■ **ESTRATTO DEL DOCUMENTO**

..........

Le conseguenze della tratta degli schiavi

Le prime navi portoghesi iniziarono a visitare regolarmente il paese intorno al 1460. L’estuario di Freetown era considerato uno dei pochi porti ‘buoni’ della costa occidentale dell’Africa: vennero così costruiti imponenti scali commerciali lungo la costa e gli europei cominciarono a comprare una merce che nei secoli successivi sarebbe rimasta la più preziosa di tutti: gli schiavi. La tratta degli schiavi non fu, come molti pensano, un invenzione degli europei: esisteva già e rimarrà un’attività importante in Sierra Leone fino alla metà del 19° secolo.

La Sierra Leone esportava moltissimi schiavi. Bunce Island è un’isola che si trova a circa 32 chilometri da Freetown. Sebbene sia molto piccola, grazie alla sua posizione strategica al limite della navigazione per le navi oceaniche, è una base ideale per la tratta degli schiavi. Decine di migliaia di africani furono esportati da Bunce Island verso le colonie nordamericane della Carlona del Sud e della Georgia e sono gli antenati di molti afroamericani degli Stati Uniti.

Mappa di Bunce Island

Fonte: www.yale.eduhitchcock.itc.virginia.edu

Bunce Island è il simbolo di un periodo in cui la Sierra Leone si trasformò in una gigantesca riserva per la caccia all’uomo. Sono stati fatti studi interessanti per capire l’impatto della schiavitù sui paesi africani. L’economista Nathan Nunn, dall’università statunitense di Harvard, sostiene che i territori da cui un tempo proveniva la maggioranza degli schiavi sono ancora oggi i più poveri e violenti. Eppure la tratta degli schiavi è stata abolita ormai più di duecento anni fa, com’è possibile?

Nel 17° secolo all’imperialismo portoghese si sostituì quello britannico. Gli inglesi presero il controllo del paese, fondando nel 1787 la Colonia della Corona Britannica della Sierra Leone, con Freetown come capitale. Il nome ‘Freetown’ (città libera) è ben augurante e voleva essere l’incarnazione della speranza nel futuro di chi era potuto tornare in patria come uomo libero. La capitale sierraleonese venne infatti fondata come un insediamento per gli schiavi che si erano schierati con gli inglesi durante la guerra rivoluzionaria americana. Diventò quindi la destinazione degli schiavi liberati fino al 1885. Anche se originariamente gli schiavi provenivano da tutte le aree dell’Africa, la maggior parte decise di rimanere in Sierra Leone. I discendenti degli schiavi liberati sono quelli che oggi vengono definiti creoli.

..........

■ **DATI FORNITI**

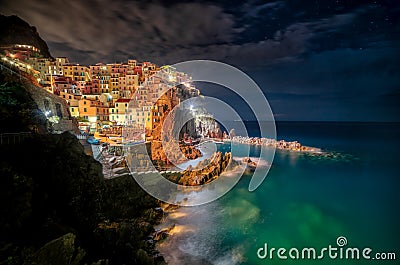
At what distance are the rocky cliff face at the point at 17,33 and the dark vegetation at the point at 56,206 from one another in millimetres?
27179

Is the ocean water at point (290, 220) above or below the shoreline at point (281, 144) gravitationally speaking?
below

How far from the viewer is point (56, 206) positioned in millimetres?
7215

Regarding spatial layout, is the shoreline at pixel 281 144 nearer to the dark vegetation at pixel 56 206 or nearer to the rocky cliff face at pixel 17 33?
the dark vegetation at pixel 56 206

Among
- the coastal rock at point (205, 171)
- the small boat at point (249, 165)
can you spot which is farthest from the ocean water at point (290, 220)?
the small boat at point (249, 165)

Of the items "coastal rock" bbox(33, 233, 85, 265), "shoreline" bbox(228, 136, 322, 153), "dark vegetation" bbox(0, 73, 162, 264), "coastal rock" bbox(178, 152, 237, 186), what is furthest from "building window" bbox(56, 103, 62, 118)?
"shoreline" bbox(228, 136, 322, 153)

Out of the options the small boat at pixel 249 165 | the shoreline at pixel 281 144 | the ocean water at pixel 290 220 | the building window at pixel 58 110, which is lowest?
the ocean water at pixel 290 220

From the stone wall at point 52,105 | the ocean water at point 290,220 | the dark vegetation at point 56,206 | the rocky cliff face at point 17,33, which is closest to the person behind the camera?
the dark vegetation at point 56,206

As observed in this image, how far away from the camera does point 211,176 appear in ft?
74.6

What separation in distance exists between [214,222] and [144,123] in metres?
18.1

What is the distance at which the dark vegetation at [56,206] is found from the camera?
513 cm

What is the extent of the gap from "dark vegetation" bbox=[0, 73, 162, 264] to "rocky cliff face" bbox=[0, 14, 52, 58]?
27.2 meters

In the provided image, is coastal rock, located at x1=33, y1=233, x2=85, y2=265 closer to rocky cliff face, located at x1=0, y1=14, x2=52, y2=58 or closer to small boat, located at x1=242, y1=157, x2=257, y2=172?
small boat, located at x1=242, y1=157, x2=257, y2=172

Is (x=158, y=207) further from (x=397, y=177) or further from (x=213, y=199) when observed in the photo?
(x=397, y=177)

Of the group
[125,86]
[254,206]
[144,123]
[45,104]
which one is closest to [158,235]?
[254,206]
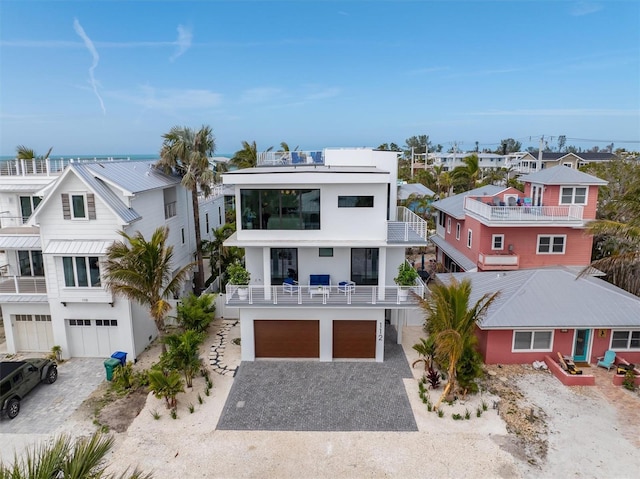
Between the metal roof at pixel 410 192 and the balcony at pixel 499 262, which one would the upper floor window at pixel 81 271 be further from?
the metal roof at pixel 410 192

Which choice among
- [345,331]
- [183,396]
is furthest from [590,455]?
[183,396]

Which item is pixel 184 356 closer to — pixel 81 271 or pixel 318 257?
pixel 81 271

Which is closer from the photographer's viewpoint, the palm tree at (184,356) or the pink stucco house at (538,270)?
the palm tree at (184,356)

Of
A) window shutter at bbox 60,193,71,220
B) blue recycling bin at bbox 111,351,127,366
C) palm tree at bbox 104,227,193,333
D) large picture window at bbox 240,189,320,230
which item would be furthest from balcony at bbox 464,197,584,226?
window shutter at bbox 60,193,71,220

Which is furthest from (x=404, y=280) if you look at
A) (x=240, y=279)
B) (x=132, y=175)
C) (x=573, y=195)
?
(x=132, y=175)

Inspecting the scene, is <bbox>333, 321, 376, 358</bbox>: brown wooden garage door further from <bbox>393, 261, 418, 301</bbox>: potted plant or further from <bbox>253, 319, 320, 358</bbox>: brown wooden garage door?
<bbox>393, 261, 418, 301</bbox>: potted plant

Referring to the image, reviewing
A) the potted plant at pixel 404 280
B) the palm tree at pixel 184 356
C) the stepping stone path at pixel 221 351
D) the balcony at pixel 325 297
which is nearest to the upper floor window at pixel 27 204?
the palm tree at pixel 184 356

..........

■ **DESCRIZIONE DEL COMPITO**
Nel testo sulla tratta degli schiavi in Sierra Leone, spiega in una o due frasi perché Bunce Island era una base ideale per la tratta, nonostante le sue dimensioni. Le righe fornite non servono a svolgere il compito.

■ **RISPOSTA COMPLETA**
Bunce Island, pur essendo molto piccola, era una base ideale per la tratta degli schiavi grazie alla sua posizione strategica, al limite della navigazione per le navi oceaniche.